# 15



## az sheepdog (Jun 13, 2015)

Friday afternoon I headed out of town to do some more scouting for our first contest of the season that's happening in a few weeks. Saturday we scouted an area completely new to us but still managed to find a decent amount of coyotes and sign. Plenty of scat, tracks and easy access in and out of different areas with good roads. We ended up doing a few stands to see how the coyotes reacted and we killed two in two stands so we decided to put the call and gun away for the day and keep finding roads.

We got tired of scouting and finding good areas to hunt but not hunting them because we want to save them for when the are worth some money. So we loaded up Sunday morning and headed to an area that I hadn't been to in a few years. Long story short we had the best single day I have ever had, we killed 15 for the day. Killed a triple, two doubles and a bunch of singles. Most of them died by the shotgun right on top of the call but I did kill a few with my bolt gun. i wish I would have known this area was gonna be so good I would have saved it but oh well what can you do. We had a blast and we are gonna have a hard time topping Sunday. Hope the contest goes this good but I highly doubt it haha.


----------



## catcapper (Feb 11, 2010)

Best give yourself a "Best Day Trophy" award Sheepdog--- that's a lot of fur you put in the dirt. :thumbsup:

awprint:


----------



## az sheepdog (Jun 13, 2015)

Thank you sir, it was unreal. Blessed to have experienced it


----------



## kiyote (Jun 15, 2014)

outstanding! way to go!


----------



## hassell (Feb 9, 2010)

A great day indeed, Congrats..


----------



## sneakygroundbuzzard (Nov 1, 2012)

WOW!!! now thats a mess of yotes

i like the colors on the one your squatting behind


----------



## youngdon (Mar 10, 2010)

Holy smokes ! Nice work cleaning that area up. Congrats on a great day !


----------



## pokeyjeeper (Sep 5, 2013)

Way to stack them up hope you left some for the contest


----------



## SWAMPBUCK10PT (Apr 5, 2010)

*Congratulations on your kills----Great pic's Thanks for sharing--Wow !!!!! That's more than most shoot in our area all Winter AGAIN Congrats---------------------------------------svb*


----------



## az sheepdog (Jun 13, 2015)

Our contest spot is a good 100 plus miles from this area, but I wish I would have known this area was gonna be this good I would have saved it. Bummer

Yes sir we shot some pretty coyotes, seems like the males were the best ones over the weekend.


----------



## glenway (Mar 27, 2011)

That's a career! Hope your head has stopped spinning. Great work!


----------



## azpredatorhunter (Jul 24, 2012)

Congrats az sheepdog... Nice work!


----------



## C2C (Mar 17, 2012)

Gonna be tough to top that , congrats ..


----------



## Mo Mo (Sep 16, 2016)

Congrats on that Sir. That is amazing! Keep it up.


----------



## Mark Steinmann (Jan 28, 2014)

Nice work, thanks for sharing! Now it's just a matter of time before we find out if you cleaned out an area we hit. Hahaha

Sent from my SM-N960U using Tapatalk


----------



## az sheepdog (Jun 13, 2015)

Thanks everybody, still dreaming about it.
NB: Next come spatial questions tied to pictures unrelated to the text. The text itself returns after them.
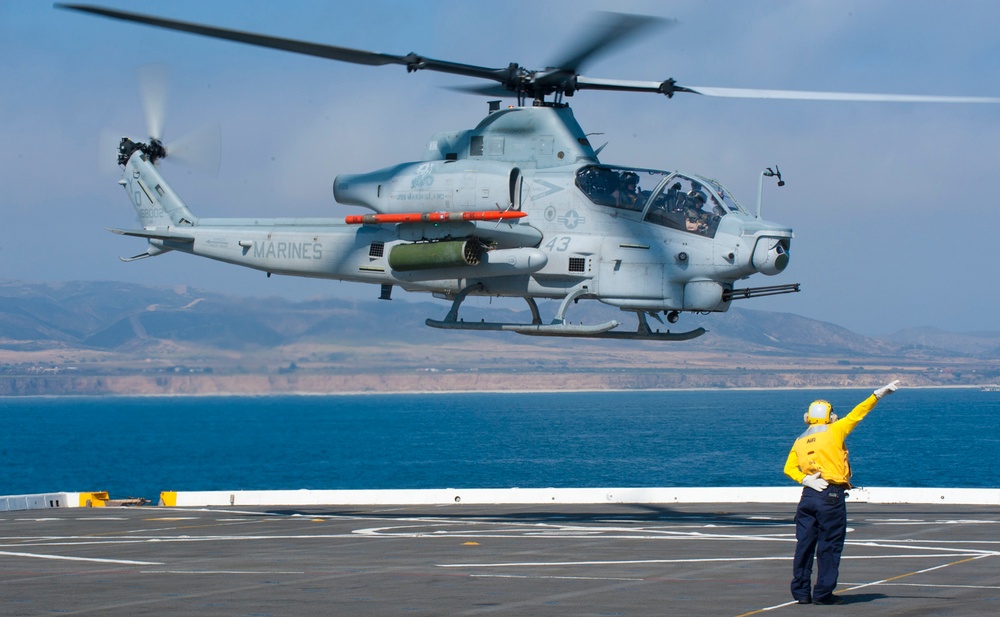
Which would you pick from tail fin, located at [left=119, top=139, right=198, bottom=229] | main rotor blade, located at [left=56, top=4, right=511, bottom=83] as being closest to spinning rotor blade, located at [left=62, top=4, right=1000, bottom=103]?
main rotor blade, located at [left=56, top=4, right=511, bottom=83]

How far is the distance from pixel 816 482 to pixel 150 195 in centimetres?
1909

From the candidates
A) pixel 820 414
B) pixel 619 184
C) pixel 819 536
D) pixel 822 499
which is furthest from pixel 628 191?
pixel 819 536

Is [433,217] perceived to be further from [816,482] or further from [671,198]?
[816,482]

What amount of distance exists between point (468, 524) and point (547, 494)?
6.92 meters

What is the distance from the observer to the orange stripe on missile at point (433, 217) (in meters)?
21.2

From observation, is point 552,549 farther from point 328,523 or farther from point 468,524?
point 328,523

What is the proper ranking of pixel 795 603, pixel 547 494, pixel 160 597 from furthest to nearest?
pixel 547 494 < pixel 160 597 < pixel 795 603

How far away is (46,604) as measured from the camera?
43.1 ft

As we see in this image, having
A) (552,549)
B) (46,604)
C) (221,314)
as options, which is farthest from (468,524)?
(221,314)

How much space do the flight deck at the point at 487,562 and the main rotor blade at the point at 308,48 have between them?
24.9 ft

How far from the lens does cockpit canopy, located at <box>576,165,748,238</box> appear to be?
21.5 meters

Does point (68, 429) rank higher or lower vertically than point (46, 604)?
lower

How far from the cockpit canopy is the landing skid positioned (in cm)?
170

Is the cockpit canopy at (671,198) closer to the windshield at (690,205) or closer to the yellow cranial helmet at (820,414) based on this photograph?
the windshield at (690,205)
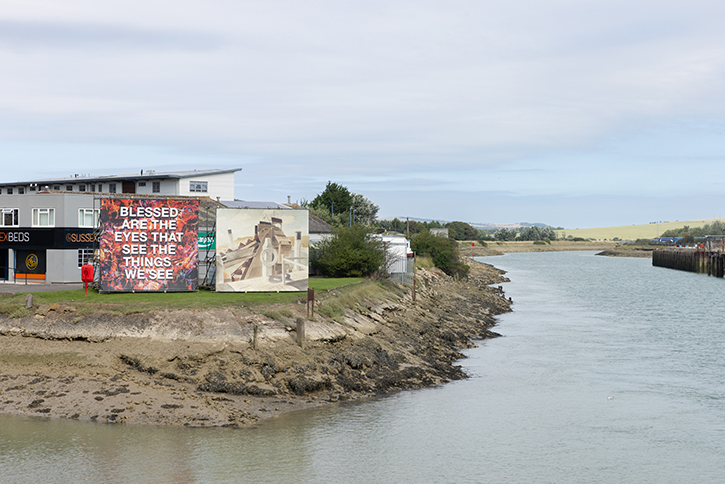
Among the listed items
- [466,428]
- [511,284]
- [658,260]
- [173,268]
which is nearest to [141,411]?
[466,428]

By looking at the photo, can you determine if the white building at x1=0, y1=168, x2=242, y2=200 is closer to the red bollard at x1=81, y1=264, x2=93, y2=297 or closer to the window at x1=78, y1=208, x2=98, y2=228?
the window at x1=78, y1=208, x2=98, y2=228

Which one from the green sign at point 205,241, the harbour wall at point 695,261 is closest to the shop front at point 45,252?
the green sign at point 205,241

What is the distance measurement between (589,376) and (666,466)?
36.0ft

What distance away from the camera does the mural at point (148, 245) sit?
2997cm

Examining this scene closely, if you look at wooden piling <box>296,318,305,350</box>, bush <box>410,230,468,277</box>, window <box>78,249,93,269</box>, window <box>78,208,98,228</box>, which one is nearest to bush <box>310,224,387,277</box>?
window <box>78,249,93,269</box>

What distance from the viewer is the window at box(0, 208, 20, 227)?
139ft

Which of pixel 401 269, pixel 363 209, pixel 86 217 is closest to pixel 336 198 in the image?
pixel 363 209

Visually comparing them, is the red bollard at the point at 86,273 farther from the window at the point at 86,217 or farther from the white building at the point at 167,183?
the white building at the point at 167,183

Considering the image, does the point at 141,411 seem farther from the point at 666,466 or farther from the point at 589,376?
the point at 589,376

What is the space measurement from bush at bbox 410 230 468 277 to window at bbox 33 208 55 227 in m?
41.2

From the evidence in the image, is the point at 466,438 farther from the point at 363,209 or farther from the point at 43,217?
the point at 363,209

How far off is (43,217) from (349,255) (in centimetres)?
1970

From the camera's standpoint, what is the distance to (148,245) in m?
30.4

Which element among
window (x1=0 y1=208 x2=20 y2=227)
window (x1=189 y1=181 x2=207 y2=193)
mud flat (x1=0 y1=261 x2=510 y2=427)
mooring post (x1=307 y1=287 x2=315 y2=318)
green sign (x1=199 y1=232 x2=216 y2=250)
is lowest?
mud flat (x1=0 y1=261 x2=510 y2=427)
Mark it's very possible, I'm sure you guys will still kill a pile. Seems like there are lots of coyotes out this year, hopefully we can keep the ball rolling.


----------



## Mark Steinmann (Jan 28, 2014)

az sheepdog said:


> Thanks everybody, still dreaming about it.
> 
> Mark it's very possible, I'm sure you guys will still kill a pile. Seems like there are lots of coyotes out this year, hopefully we can keep the ball rolling.


Yeah we've noticed the same thing. Got the rain when we needed it I guess this past year!

I think you've mentioned it before, but my memory sucks. Lol. What shotgun round do you guys run?

Sent from my SM-N960U using Tapatalk


----------



## az sheepdog (Jun 13, 2015)

Mark I have been using 3in #4 buck for years and years but this year I have been using those Winchester varmint x BB and I really like them to be honest. It puts a hurting in coyotes


----------



## Mark Steinmann (Jan 28, 2014)

az sheepdog said:


> Mark I have been using 3in #4 buck for years and years but this year I have been using those Winchester varmint x BB and I really like them to be honest. It puts a hurting in coyotes


Right on. After I got my 90 yard Coyote with those Winchester BB loads I was sold.

Sent from my SM-N960U using Tapatalk


----------